Gold reports that former congressman Patrick Kennedy, one of the authors of the parity law, said “Much of what was released today still places the burden of real action squarely on the shoulders of the patients living with these conditions. [We] are asking these individuals to take up their own cases when they experience a parity violation, which usually occurs at the height of their crisis.” And Benjamin Miller, director of the Health Policy Center at the University of Colorado School of Medicine, said true parity will only come from erasing the lines between mental and physical health care. 

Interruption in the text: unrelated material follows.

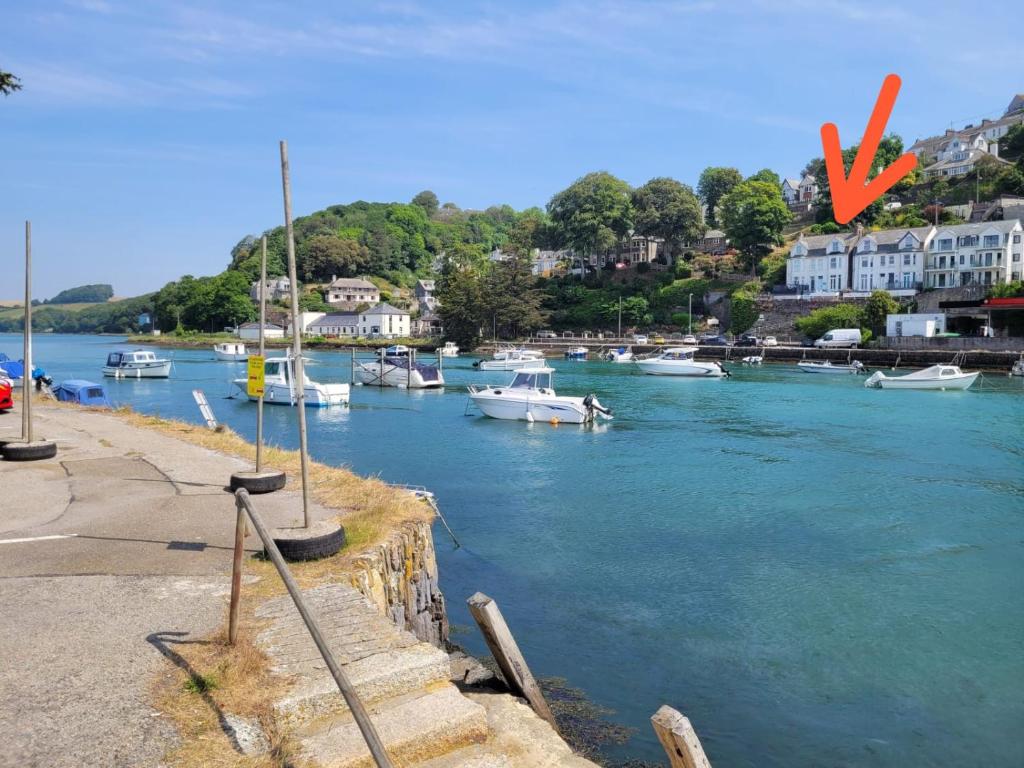a group of boats are docked in a harbor at Looe Spacious 4 Double bedroom House Sleeps 9 Harbour River Views in Looe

This area is ripe for change with the help of health communication professionals. The intent of the law is not enough to make it reality. Too many people still don’t understand their right to affordable treatment and either don’t seek care or give up when coverage is denied. Patients and doctors need easy-to-use information about what the policy means in terms of getting and paying for treatment. Patients and doctors need to know their options when coverage is denied illegally. And policymakers need to hear meaningful stories illustrating how lax enforcement has hurt patients when they were in crisis or suicidal. 

This translation of complex information into a set of clear action steps for patients or family members is a natural place for health communications to improve the patient experience. Insurance companies also continue to update their materials to comply with shifting state and federal regulations, and could benefit from communications experts. Parity laws have tremendous potential to help people live better. Clear communication will be essential to fulfilling it.